Bait Maryam was built on a simple belief. Food is a form of hospitality, and every guest deserves to feel at home. That belief has guided the restaurant from its first dining room in Jumeirah Lakes Towers to its table in Sharjah, and now to Mirdif. The recipes remain the ones chef Salam learned in her mother’s kitchen, prepared with the same care and served with the same warmth. What began as one woman’s tribute to her mother has grown into a home that thousands now share.

Step inside and the room feels familiar. Soft tones, natural textures, and hand-painted crockery echo the warmth of a Levantine home. Service follows the same rhythm, unhurried and generous, the way a good host makes time for every guest. The design carries the same intention as the food, to make people feel they belong.

City Centre Mirdif welcomes millions of families each year, many from the communities who hold Levantine food close to home. Bait Maryam feels at home among them. The new location offers the same generous table, the same familiar flavours, and the same welcome that guests have come to know. For a neighbourhood built around family, it is a natural fit.

The menu carries the heart of the Levant. Guests can begin with hummus and fresh bread, then move to the signature fatet Maryam musakhan, chicken with sumac and onions over yoghurt, finished with fried bread the way chef Salam’s mother once made it. Slow-cooked lamb mansaf, crispy cauliflower with tahina, and kabab Hamoudi bring the table together, with knafeh and ashta to finish. Every plate is made for sharing, in the spirit of a family gathering, where the table stays full and the conversation stays long.

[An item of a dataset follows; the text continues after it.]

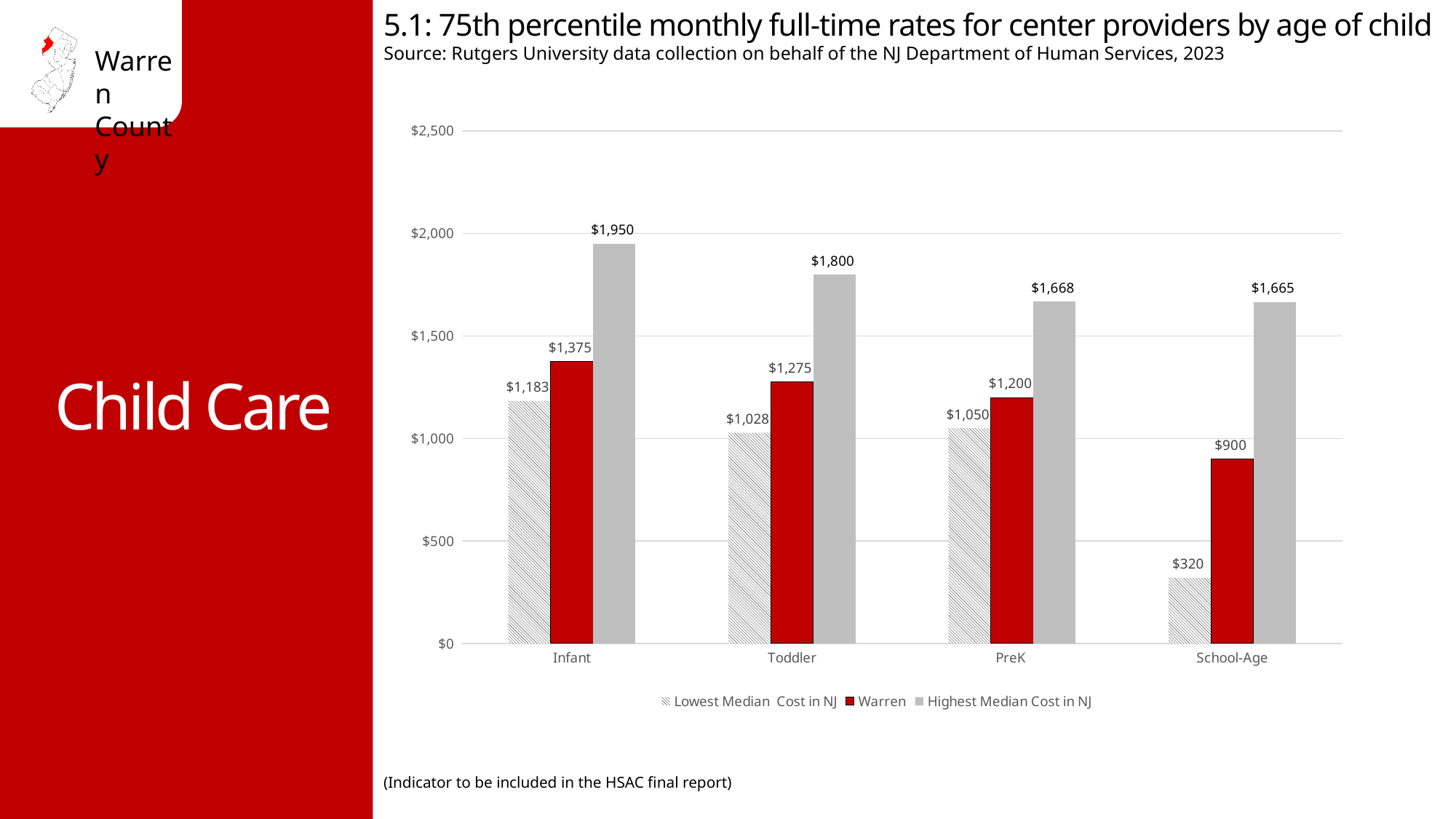
Which age category has the lowest Lowest Median Cost in NJ value? School-Age What kind of chart is shown on the slide? Bar chart Which is larger: the Warren value for Toddler or the Warren value for PreK? Toddler How many age categories are shown on the x axis? 4 What is the Lowest Median Cost in NJ for School-Age? $320 Which age category has the highest Warren value? Infant How many series does the legend list? 3 Which series is shown in red? Warren What is the difference between the Highest Median Cost in NJ and the Warren value for PreK? $468 What is the Warren value for Infant? $1,375 What is the Highest Median Cost in NJ for Toddler? $1,800 Is the Warren value for School-Age greater or less than $1,000? less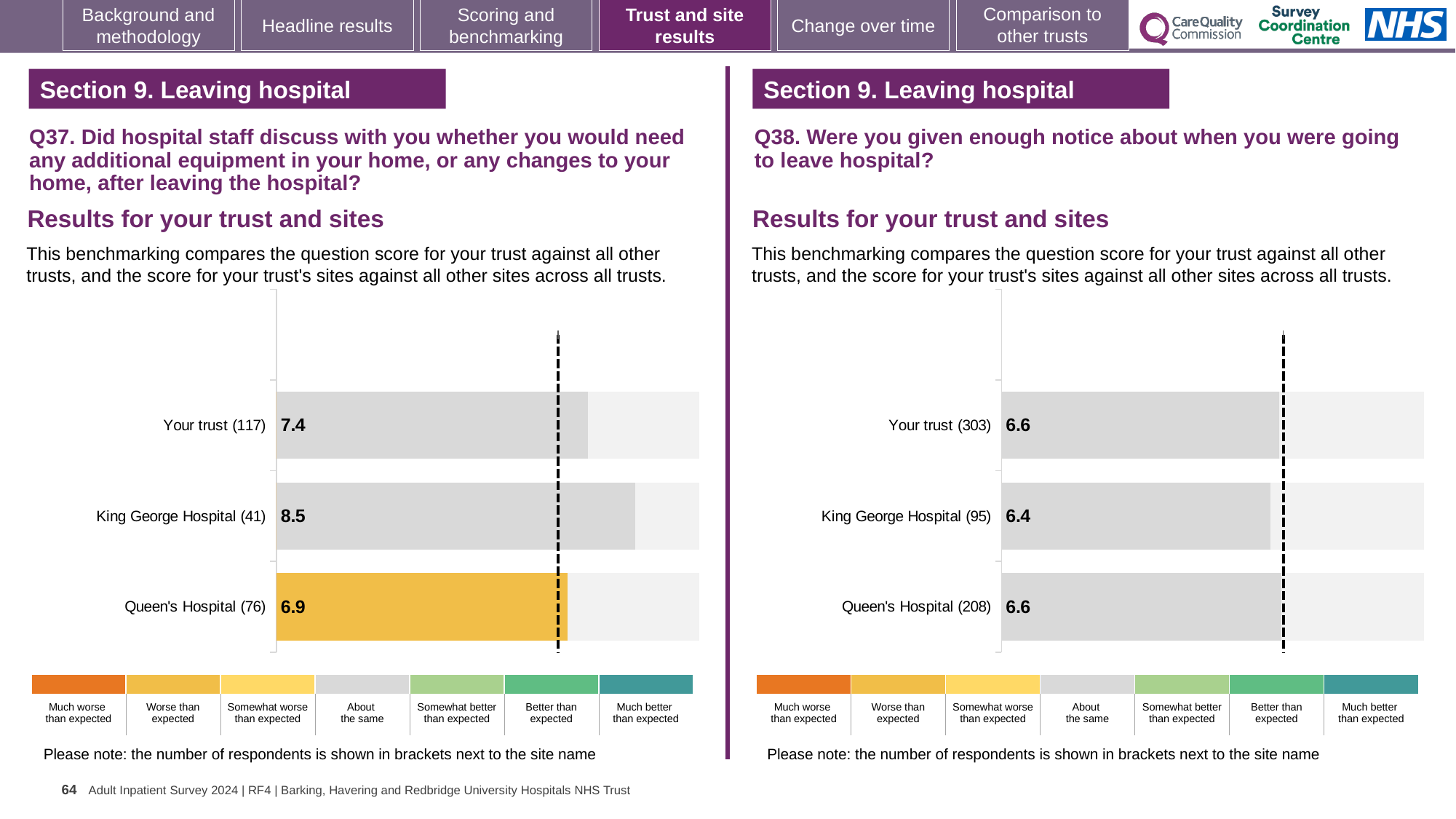
In the Q37 chart on the left, what is the score for King George Hospital? 8.5 In the Q38 chart on the right, what is the score for King George Hospital? 6.4 In the Q37 chart on the left, what is the difference between the scores for King George Hospital and Queen's Hospital? 1.6 In the Q38 chart on the right, what is the difference between the scores for Your trust and King George Hospital? 0.2 In the Q37 chart on the left, what is the score for Queen's Hospital? 6.9 How many bars are shown in the Q38 chart on the right? 3 In the Q37 chart on the left, which site or trust has the highest score? King George Hospital In the Q38 chart on the right, what is the score for Your trust? 6.6 In the Q37 chart on the left, which has the larger score, Your trust or King George Hospital? King George Hospital In the Q37 chart on the left, how many respondents are shown in brackets for Queen's Hospital? 76 In the Q37 chart on the left, which site or trust has the lowest score? Queen's Hospital In the Q38 chart on the right, which site or trust has the lowest score? King George Hospital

Bait Maryam’s approach has earned it lasting recognition, including a Michelin Bib Gourmand held for three consecutive years and a place among the region’s most respected kitchens. The awards affirm the work, and the measure that matters most stays the same. For chef Salam, the greatest reward remains a full table and a happy guest.

“Bait Maryam has always been about welcoming people the way we welcome family. My mother taught me that a full table is a form of love, and that lesson has shaped everything I cook. Opening in Mirdif means a great deal to me. This is a neighbourhood full of families who carry these flavours in their memories, and I want them to walk in and feel at home from the very first moment” said Salam Daqqaq, founder of Bait Maryam.

The Mirdif opening joins Bait Maryam in Jumeirah Lakes Towers and 06 Mall Sharjah, alongside the group’s elevated Levantine concept, Sufret Maryam.